Not Just Alexa: Google Employees Eavesdropping On People Via ‘Smart Speakers’ 


In April we reported that thousands of Amazon contractors have been eavesdropping on customers who own the company’s Alexa devices. 

Now, thanks to a whistleblower, we find out that Google is doing it too via their Google Home smart speakers, despite repeatedly claiming that they don’t eavesdrop, according to Dutch broadcaster VRT – which notes that the recordings are happening whether or not the speakers are activated. 

VRT NWS was able to listen to more than a thousand excerpts recorded via Google Assistant. In these recordings we could clearly hear addresses and other sensitive information. This made it easy for us to find the people involved and confront them with the audio recordings. –VRT

This is undeniably my own voice,” said one man tracked down by VRT based on recordings obtained by the outlet. Another couple from Waasmunster, Belgium said they immediately recognized the voices of their son and grandchild. The recordings include conversations and quarrels between people, confidential business calls, conversations with children and ‘bedroom activities.

Speech recognition automatically generates a script of the recordings. Employees then have to double check to describe the excerpt as accurately as possible: is it a woman’s voice, a man’s voice or a child? What do they say? They write out every cough and every audible comma. These descriptions are constantly improving Google’s search engines, which results in better reactions to commands. One of our sources explains how this works. 

Most recordings made via Google Home smart speakers are very clear. Recordings made with Google Assistant, the smartphone app, are of telephone quality. But the sound is not distorted in any way. –VRT

Sex and violence

According to more than a thousand sound clips reviewed by VRT, 153 of them included conversations which should have never been recorded due to a clear lack of an activation command. Many of those include sex and violence according to the outlet’s sources. 

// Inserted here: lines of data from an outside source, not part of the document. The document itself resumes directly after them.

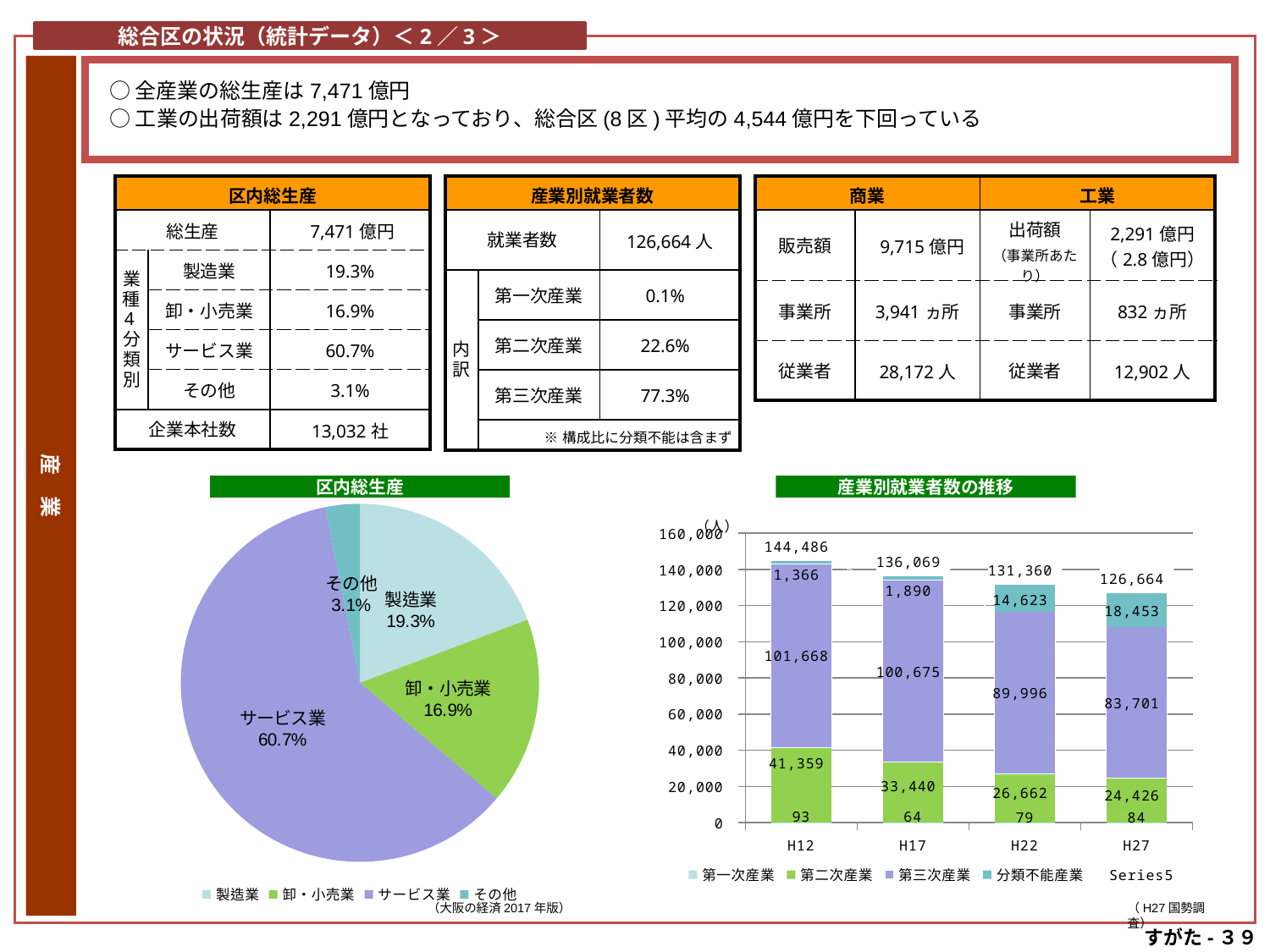
In the pie chart titled 区内総生産, which category has the smallest share? その他 In the pie chart titled 区内総生産, how many slices are there? 4 In the bar chart titled 産業別就業者数の推移, which is larger: 分類不能産業 in H22 or in H27? H27 In the bar chart titled 産業別就業者数の推移, what is the total for H27? 126,664 In the bar chart titled 産業別就業者数の推移, which year has the highest total? H12 In the bar chart titled 産業別就業者数の推移, what is the value for 第三次産業 in H22? 89,996 In the pie chart titled 区内総生産, what share does サービス業 have? 60.7% In the bar chart titled 産業別就業者数の推移, what is the difference between the 第二次産業 values for H12 and H27? 16,933 In the pie chart titled 区内総生産, what is the difference in percentage points between 製造業 and 卸・小売業? 2.4 In the bar chart titled 産業別就業者数の推移, do the totals rise or fall from H12 to H27? fall What kind of chart is the chart titled 産業別就業者数の推移? stacked bar chart How many entries does the legend of the chart titled 産業別就業者数の推移 list? 5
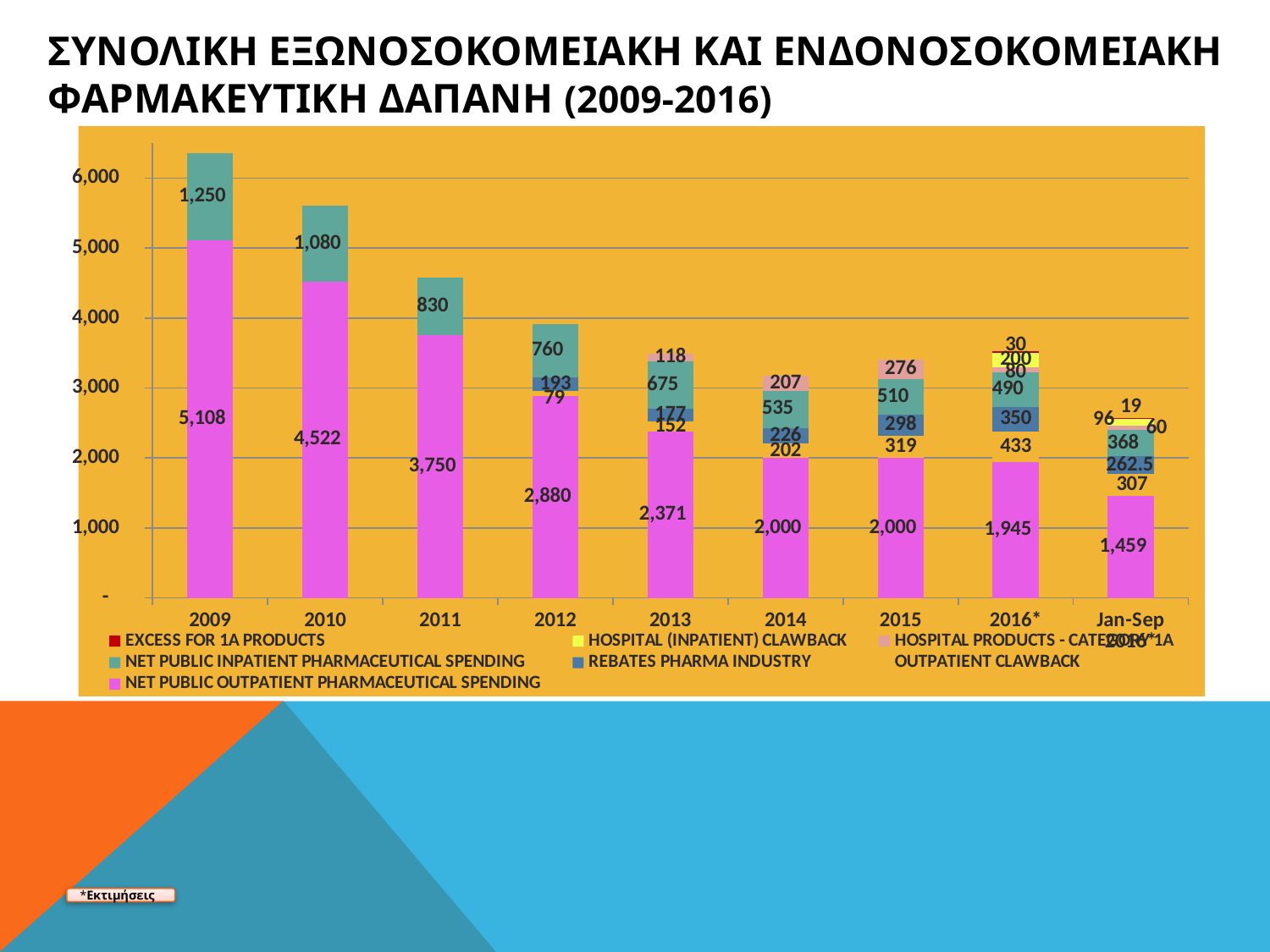
How many series does the legend list? 7 What kind of chart is shown on the slide? Stacked bar chart Is the total of the stacked bar for 2009 greater or less than 6,000? greater Which year has the highest NET PUBLIC OUTPATIENT PHARMACEUTICAL SPENDING? 2009 Which period has the lowest NET PUBLIC OUTPATIENT PHARMACEUTICAL SPENDING? Jan-Sep 2016* What is the REBATES PHARMA INDUSTRY value for 2015? 298 What is the NET PUBLIC INPATIENT PHARMACEUTICAL SPENDING value for 2011? 830 What is the total of the stacked bar for 2010? 5,602 Which is larger, the NET PUBLIC INPATIENT PHARMACEUTICAL SPENDING in 2012 or in 2013? 2012 How many periods are shown on the x axis? 9 What is the NET PUBLIC OUTPATIENT PHARMACEUTICAL SPENDING value for 2009? 5,108 What is the difference in NET PUBLIC OUTPATIENT PHARMACEUTICAL SPENDING between 2009 and 2010? 586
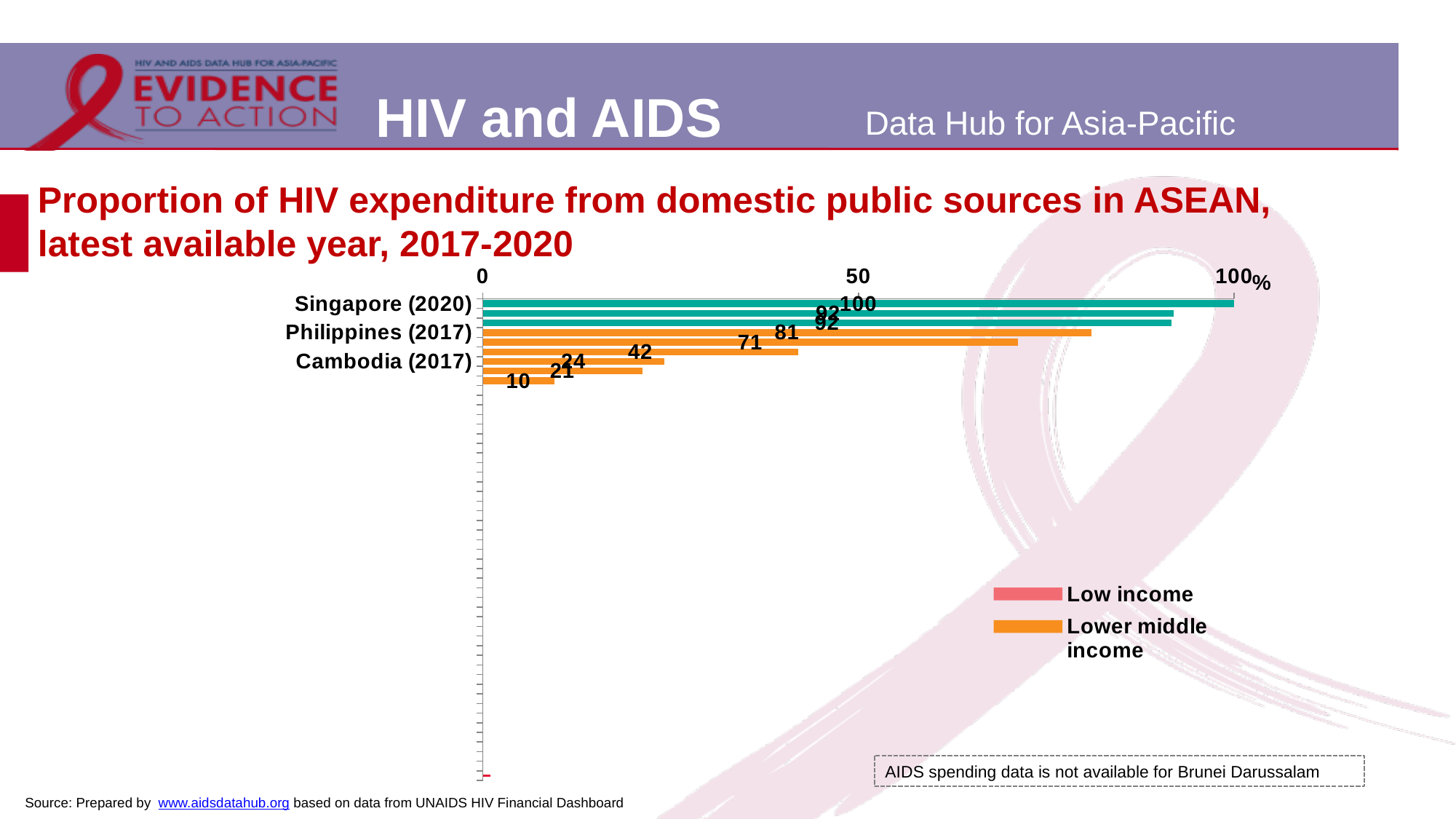
What are the two entries in the chart legend? Low income; Lower middle income What is the highest value labelled on the chart? 100 What is the title of the chart? Proportion of HIV expenditure from domestic public sources in ASEAN, latest available year, 2017-2020 What is the difference between the highest and lowest labelled values on the chart? 90 What is the value shown for Singapore (2020)? 100 What kind of chart is shown on the slide? bar chart What is the lowest value labelled on the chart? 10 Which has a higher proportion of HIV expenditure from domestic public sources, Singapore (2020) or Cambodia (2017)? Singapore (2020) How many entries does the legend list? 2 What is the maximum value shown on the chart's axis? 100% Is the value for Singapore (2020) greater or less than 50? greater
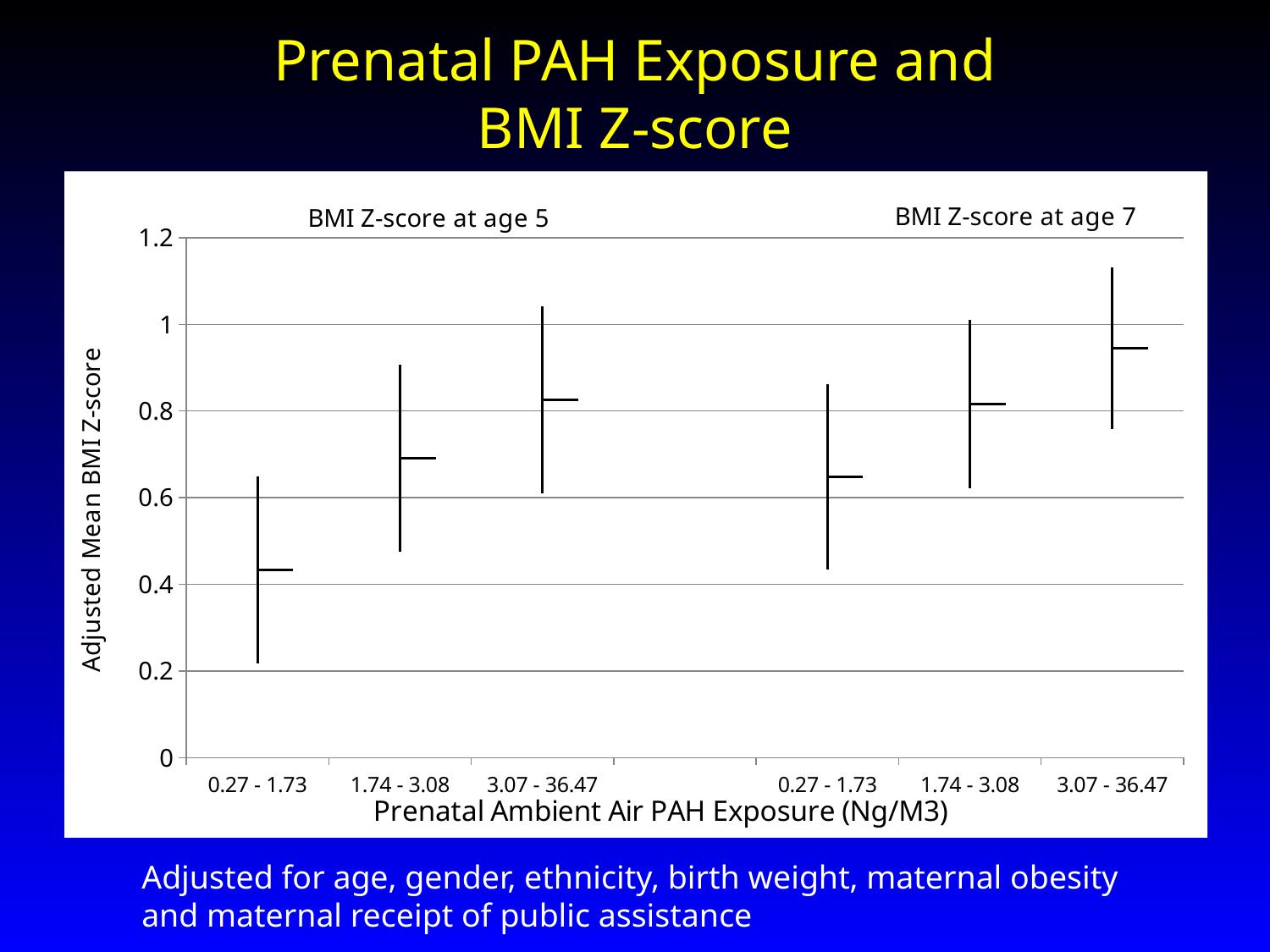
Which exposure category has the lowest mean BMI Z-score at age 5? 0.27 - 1.73 Do the mean BMI Z-scores at age 5 rise or fall as the exposure category increases? rise How many groups (panels) of points does the chart show? 2 In the BMI Z-score at age 5 group, is the mean value for the 3.07 - 36.47 exposure category greater or less than 1? less What is the title of the chart? Prenatal PAH Exposure and BMI Z-score How many exposure categories are plotted in the BMI Z-score at age 5 group? 3 In the BMI Z-score at age 7 group, is the mean value for the 0.27 - 1.73 exposure category greater or less than 0.8? less In the BMI Z-score at age 7 group, is the mean value for the 3.07 - 36.47 exposure category greater or less than 0.8? greater What is the label of the y axis? Adjusted Mean BMI Z-score Which exposure category has the highest mean BMI Z-score at age 7? 3.07 - 36.47 For the 0.27 - 1.73 exposure category, is the mean BMI Z-score higher at age 5 or at age 7? age 7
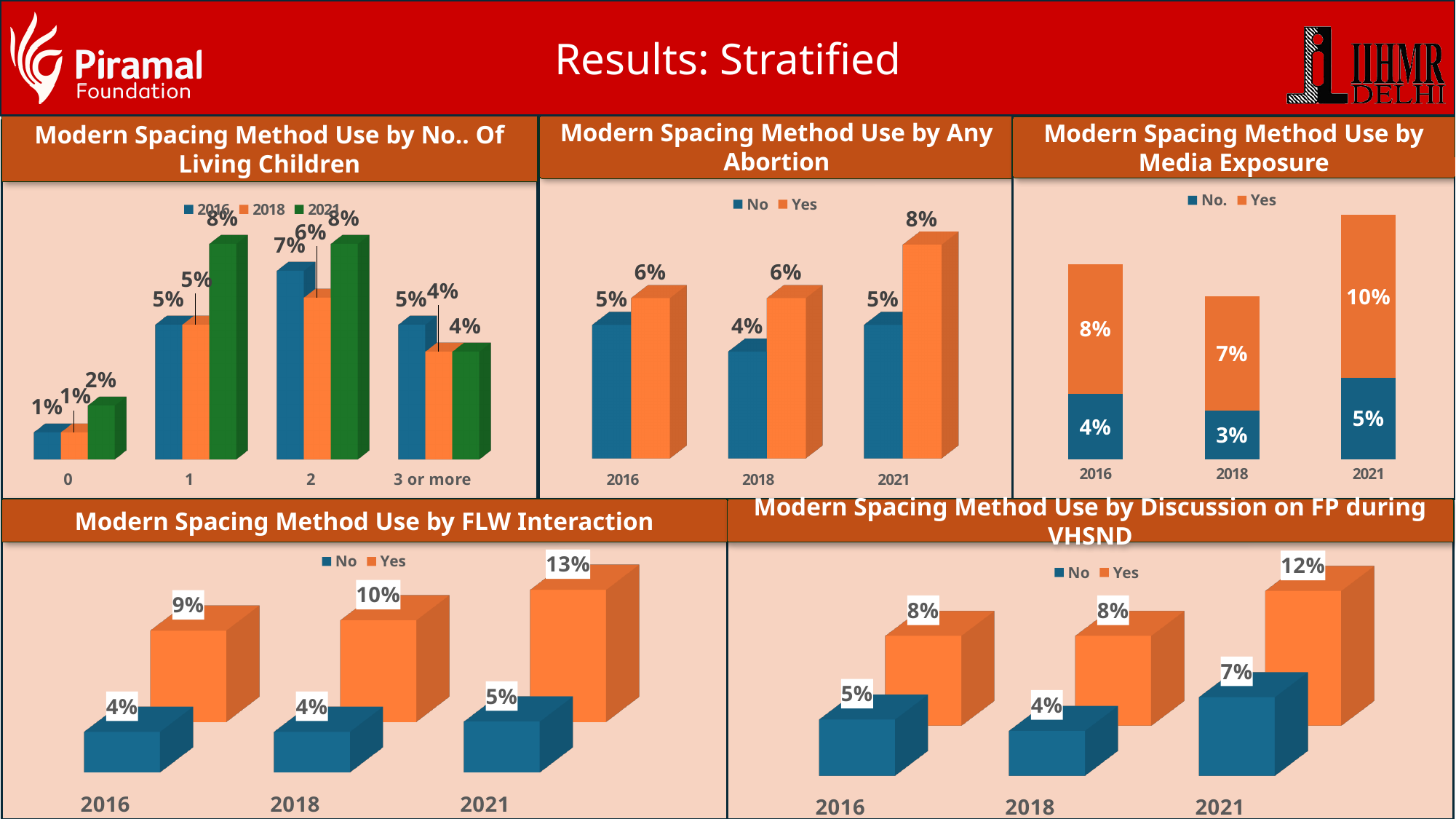
In the 'Modern Spacing Method Use by FLW Interaction' chart, which year has the highest 'Yes' value? 2021 In the 'Modern Spacing Method Use by Discussion on FP during VHSND' chart, what is the 'No' value for 2021? 7% What kind of chart is 'Modern Spacing Method Use by FLW Interaction'? Bar chart In the 'Modern Spacing Method Use by Media Exposure' chart, what is the 'No.' value for 2018? 3% In the 'Modern Spacing Method Use by No.. Of Living Children' chart, which category has the lowest 2016 value? 0 In the 'Modern Spacing Method Use by Any Abortion' chart, what is the 'Yes' value for 2021? 8% In the 'Modern Spacing Method Use by No.. Of Living Children' chart, how many series does the legend list? 3 In the 'Modern Spacing Method Use by Media Exposure' chart, what is the total of the stacked bar for 2021? 15% In the 'Modern Spacing Method Use by FLW Interaction' chart, what is the difference between the 'Yes' and 'No' values for 2021? 8% In the 'Modern Spacing Method Use by Any Abortion' chart, what is the difference between the 'Yes' and 'No' values for 2018? 2% In the 'Modern Spacing Method Use by No.. Of Living Children' chart, what is the 2021 value for 1 living child? 8% In the 'Modern Spacing Method Use by Discussion on FP during VHSND' chart, which is larger: the 'Yes' value for 2021 or the 'Yes' value for 2016? 2021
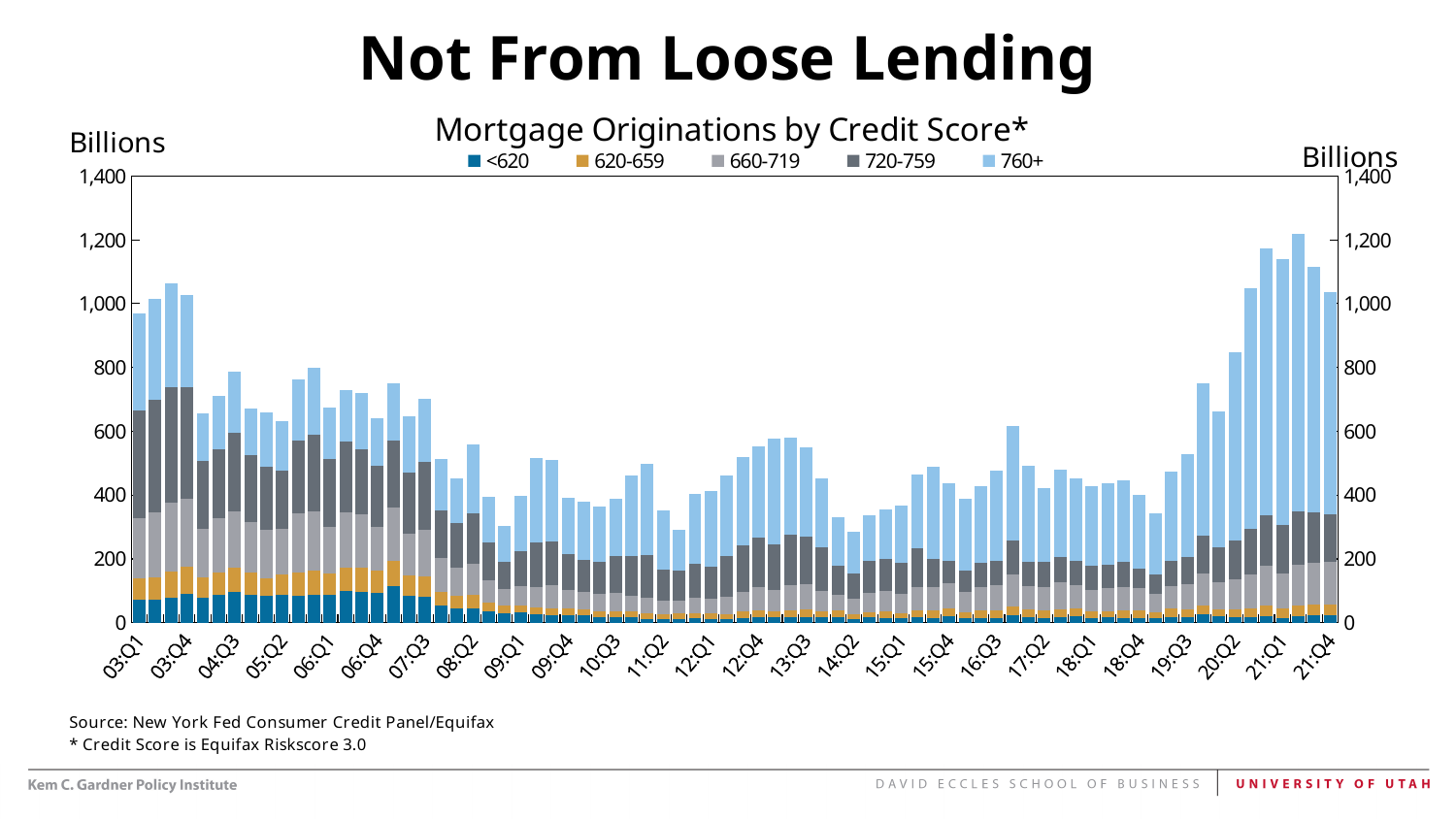
Is the total value for 03:Q1 greater or less than 800? greater Is the total value for 21:Q1 greater or less than 1,000? greater Is the total value for 14:Q2 greater or less than 400? less How many series does the legend list? 5 What is the title of the chart? Mortgage Originations by Credit Score* Which quarter has the highest total mortgage originations? 21:Q2 Do total mortgage originations rise or fall from 19:Q3 to 21:Q1? rise What kind of chart is shown on the slide? Stacked bar chart What are the credit score ranges listed in the legend? <620, 620-659, 660-719, 720-759, 760+ Which quarter has a larger total, 06:Q1 or 11:Q2? 06:Q1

One of our three independent sources says he had to describe a recording where he heard a woman who was in definite distress. What are employees supposed to do with such information? We are told that there are no clear guidelines regarding such cases. It is, however, an important ethical matter. Employees only receive specific directions when it comes to account numbers and passwords. Those are marked as sensitive information. 

The recordings also strikingly confirm one of the Internet’s rules: men seem to look for porn a lot, even via smart speakers. –VRT

“This is shocking,” said cyber security expert Bavo Van den Heuvel, who pointed out that the recordings could be made anywhere – “in a doctor’s surgery, for example, or in a police or judicial context, where people are dealing with sensitive, private matters.”

Why is this happening? 

Google Home Speakers are normally activated when someone says “Hey, Google” or “OK, Google.” It also activates if someone says anything remotely similar. The recordings are then sent to Google subcontractors who manually review the clips. 

According to USA Today, Google reviews just 0.2% of audio recordings for manual transcription – while customers must opt-in to have their voice recordings stored to their account. According to the report, however, Google requires users to turn on voice recording in order to access all of Google Home’s features. 

“Your device will only send audio to Google if we detect that you or someone in your home is interacting with your Assistant …  or if you use a feature that needs it,” said the company, adding: “You can always turn the microphone off.”